::: Records :::

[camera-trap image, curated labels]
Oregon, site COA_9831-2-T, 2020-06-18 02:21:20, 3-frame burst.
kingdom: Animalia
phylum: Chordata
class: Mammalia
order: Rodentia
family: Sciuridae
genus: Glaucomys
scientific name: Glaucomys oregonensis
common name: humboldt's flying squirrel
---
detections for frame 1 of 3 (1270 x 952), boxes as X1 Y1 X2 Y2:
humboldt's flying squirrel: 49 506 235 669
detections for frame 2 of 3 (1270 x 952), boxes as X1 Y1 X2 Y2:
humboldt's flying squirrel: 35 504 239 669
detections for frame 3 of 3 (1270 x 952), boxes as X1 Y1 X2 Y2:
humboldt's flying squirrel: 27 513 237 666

:::

— Work required —
What do the lines from the one with "genus: Glaucomys" through the last line of the entries say? Print them word for word, both ends included, and nothing else.

— Exercise result —
genus: Glaucomys
scientific name: Glaucomys oregonensis
common name: humboldt's flying squirrel
---
detections for frame 1 of 3 (1270 x 952), boxes as X1 Y1 X2 Y2:
humboldt's flying squirrel: 49 506 235 669
detections for frame 2 of 3 (1270 x 952), boxes as X1 Y1 X2 Y2:
humboldt's flying squirrel: 35 504 239 669
detections for frame 3 of 3 (1270 x 952), boxes as X1 Y1 X2 Y2:
humboldt's flying squirrel: 27 513 237 666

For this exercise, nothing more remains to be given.